The sale of DuPont Performance Coatings would remove the lowest-margin and slowest-growth business from the chemical company's portfolio, and allow DuPont to cut debt and make acquisitions in priority areas that also include advanced materials and biotechnology.
"This transaction is consistent with our ... long-term strategy of driving competitive advantages in agriculture and nutrition, advanced materials and biotechnology, which represent high-growth, high-margin opportunities," DuPont Chief Executive Ellen Kullman said in announcing the deal on Thursday.
"After a careful review, we have determined that DPC's full growth potential would be best realized outside DuPont and through the sale to Carlyle," Kullman said.
The sale caps a nearly eight-month-long auction of the car paint unit, which has 11,000 employees and is expected to generate revenues of more than $4 billion this year.
Washington, D.C.-based Carlyle outbid Apollo Global Management LLC (APO.N) and a consortium of KKR & Co LP (KKR.N) and Onex Corp OCX.TO, which also submitted final bids in July, people familiar with the matter previously told Reuters.

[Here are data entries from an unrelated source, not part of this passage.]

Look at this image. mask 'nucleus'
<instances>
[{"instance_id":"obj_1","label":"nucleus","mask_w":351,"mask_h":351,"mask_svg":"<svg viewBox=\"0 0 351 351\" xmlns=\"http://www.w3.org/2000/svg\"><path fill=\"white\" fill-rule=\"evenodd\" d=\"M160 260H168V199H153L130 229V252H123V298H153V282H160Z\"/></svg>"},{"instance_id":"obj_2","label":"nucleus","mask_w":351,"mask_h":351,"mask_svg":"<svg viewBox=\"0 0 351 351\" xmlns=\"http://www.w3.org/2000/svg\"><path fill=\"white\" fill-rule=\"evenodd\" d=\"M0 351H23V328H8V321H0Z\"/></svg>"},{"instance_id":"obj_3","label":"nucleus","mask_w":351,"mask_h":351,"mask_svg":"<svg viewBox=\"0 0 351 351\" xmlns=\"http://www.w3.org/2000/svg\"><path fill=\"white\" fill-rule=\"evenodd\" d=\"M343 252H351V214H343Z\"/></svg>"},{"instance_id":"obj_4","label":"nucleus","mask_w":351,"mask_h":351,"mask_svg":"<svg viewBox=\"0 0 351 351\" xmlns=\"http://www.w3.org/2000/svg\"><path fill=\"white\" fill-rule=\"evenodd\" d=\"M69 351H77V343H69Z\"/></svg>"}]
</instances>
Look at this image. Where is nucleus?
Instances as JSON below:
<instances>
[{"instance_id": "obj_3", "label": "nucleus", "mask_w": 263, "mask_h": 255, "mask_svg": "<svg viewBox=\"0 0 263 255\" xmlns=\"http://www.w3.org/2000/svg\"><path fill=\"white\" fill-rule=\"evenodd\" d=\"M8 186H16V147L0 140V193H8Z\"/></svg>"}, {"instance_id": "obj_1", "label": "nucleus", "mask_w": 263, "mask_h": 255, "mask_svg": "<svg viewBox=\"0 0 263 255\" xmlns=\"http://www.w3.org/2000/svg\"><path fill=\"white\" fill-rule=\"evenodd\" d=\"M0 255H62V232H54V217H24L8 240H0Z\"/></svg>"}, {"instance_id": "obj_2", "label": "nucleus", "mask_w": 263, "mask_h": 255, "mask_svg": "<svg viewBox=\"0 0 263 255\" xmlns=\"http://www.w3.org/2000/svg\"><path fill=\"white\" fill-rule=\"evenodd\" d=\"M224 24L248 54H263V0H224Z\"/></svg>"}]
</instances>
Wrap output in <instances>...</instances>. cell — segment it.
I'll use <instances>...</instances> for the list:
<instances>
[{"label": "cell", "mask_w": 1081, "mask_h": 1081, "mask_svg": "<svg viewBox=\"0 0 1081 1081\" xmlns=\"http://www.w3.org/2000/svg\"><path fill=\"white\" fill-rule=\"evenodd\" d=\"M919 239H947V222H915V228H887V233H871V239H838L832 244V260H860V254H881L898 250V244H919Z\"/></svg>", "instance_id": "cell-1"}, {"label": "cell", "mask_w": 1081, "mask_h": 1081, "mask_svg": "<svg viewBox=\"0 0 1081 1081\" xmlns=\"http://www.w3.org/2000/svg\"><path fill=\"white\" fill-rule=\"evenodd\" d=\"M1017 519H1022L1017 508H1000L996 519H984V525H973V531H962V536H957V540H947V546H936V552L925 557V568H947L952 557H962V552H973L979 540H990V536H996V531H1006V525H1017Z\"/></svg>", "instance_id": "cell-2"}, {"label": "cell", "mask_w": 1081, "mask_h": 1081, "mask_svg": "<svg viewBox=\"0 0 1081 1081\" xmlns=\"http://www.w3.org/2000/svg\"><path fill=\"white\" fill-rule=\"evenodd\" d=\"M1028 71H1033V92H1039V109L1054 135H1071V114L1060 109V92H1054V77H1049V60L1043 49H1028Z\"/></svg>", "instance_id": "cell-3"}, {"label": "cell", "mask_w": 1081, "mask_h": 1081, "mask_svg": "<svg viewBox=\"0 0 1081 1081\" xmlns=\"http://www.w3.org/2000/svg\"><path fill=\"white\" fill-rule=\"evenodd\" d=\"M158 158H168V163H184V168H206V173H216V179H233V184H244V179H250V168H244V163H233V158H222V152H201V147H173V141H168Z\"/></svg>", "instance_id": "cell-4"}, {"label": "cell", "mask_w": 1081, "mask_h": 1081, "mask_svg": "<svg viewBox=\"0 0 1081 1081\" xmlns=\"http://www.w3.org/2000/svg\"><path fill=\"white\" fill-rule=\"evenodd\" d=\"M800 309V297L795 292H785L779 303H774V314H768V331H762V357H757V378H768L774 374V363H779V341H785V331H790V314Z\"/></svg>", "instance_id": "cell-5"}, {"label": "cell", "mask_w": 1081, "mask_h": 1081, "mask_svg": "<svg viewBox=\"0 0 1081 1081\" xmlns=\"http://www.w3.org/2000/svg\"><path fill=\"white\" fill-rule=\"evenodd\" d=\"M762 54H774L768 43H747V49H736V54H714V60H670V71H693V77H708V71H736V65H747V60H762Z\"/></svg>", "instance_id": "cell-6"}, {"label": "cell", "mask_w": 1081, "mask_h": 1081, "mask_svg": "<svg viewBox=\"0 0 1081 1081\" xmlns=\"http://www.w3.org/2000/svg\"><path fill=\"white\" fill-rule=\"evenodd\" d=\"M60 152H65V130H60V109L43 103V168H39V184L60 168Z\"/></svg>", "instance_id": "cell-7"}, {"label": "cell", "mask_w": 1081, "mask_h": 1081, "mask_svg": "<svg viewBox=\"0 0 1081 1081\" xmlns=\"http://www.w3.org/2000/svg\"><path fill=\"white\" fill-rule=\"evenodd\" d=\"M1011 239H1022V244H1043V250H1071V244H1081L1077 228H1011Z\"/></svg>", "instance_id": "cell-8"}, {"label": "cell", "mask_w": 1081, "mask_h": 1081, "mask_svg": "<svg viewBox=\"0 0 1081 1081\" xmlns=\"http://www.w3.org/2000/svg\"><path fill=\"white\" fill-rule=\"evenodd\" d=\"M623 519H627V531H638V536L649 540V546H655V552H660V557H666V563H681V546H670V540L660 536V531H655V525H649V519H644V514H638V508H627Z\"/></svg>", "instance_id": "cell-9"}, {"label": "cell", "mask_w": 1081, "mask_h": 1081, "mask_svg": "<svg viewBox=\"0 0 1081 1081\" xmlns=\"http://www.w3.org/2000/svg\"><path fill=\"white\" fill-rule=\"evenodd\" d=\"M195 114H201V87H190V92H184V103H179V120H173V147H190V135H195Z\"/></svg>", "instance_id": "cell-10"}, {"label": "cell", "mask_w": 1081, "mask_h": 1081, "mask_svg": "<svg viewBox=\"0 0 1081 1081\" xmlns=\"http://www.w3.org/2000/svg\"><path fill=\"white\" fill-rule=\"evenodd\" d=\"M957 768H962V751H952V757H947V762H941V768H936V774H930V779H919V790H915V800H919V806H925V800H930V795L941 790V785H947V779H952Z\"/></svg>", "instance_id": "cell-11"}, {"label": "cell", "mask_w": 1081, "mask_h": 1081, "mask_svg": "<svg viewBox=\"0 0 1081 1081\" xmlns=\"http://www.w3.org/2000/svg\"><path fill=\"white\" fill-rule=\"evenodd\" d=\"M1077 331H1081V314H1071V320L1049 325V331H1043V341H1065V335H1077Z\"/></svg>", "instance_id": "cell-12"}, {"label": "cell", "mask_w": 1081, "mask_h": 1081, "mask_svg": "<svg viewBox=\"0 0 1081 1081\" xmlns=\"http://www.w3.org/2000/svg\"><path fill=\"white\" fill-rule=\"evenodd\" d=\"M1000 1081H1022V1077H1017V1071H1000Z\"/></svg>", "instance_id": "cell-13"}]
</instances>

Reuters on Wednesday reported that DuPont was nearing a deal to sell the business to Carlyle this week.
DuPont's performance coatings business primarily sells to Maaco and other auto paint refinishers. Ford Motor Co (F.N) and General Motors Co (GM.N) are also key customers, although selling to so-called original equipment manufacturers is not as lucrative.
After the sale, expected to close in the 2013 first quarter subject to regulatory approvals, DuPont said it will still generate more than $3 billion through sales of advanced materials to the auto industry.
As part of the transaction, Carlyle will assume $250 million of DuPont's unfunded pension liabilities.
DuPont shares were up 1 percent to $50.53 in premarket trading. The stock closed at $49.94 on Wednesday on the New York Stock Exchange.
Buyout firms, flush with capital they are looking to put to work and backed by readily available financing for leveraged buyouts, have been snapping up assets being carved out of conglomerates.
Carlyle has been particularly active of late, committing $1 billion in private equity in the second quarter and announcing deals since then for which it will commit at least $1.6 billion, co-Chief Executive William Conway said on August 8.
In July, Carlyle and BC Partners agreed to buy industrial businesses of United Technologies Corp's (UTX.N) Hamilton Sundstrand subsidiary for $3.46 billion. Earlier this month Carlyle announced a $3.3 billion deal to acquire photo agency Getty Images.
Carlyle has a long track record of dealmaking in the automotive and industrial sectors. Its previous and current investments include Allison Transmission (ALSN.N), car rental company Hertz Global Holdings (HTZ.N), chemicals maker PQ Corp, and regional rail freight operator Genesee & Wyoming (GWR.N).
Credit Suisse Group CSGN.VX and Greenhill & Co (GHL.N) advised DuPont on the car paint unit sale.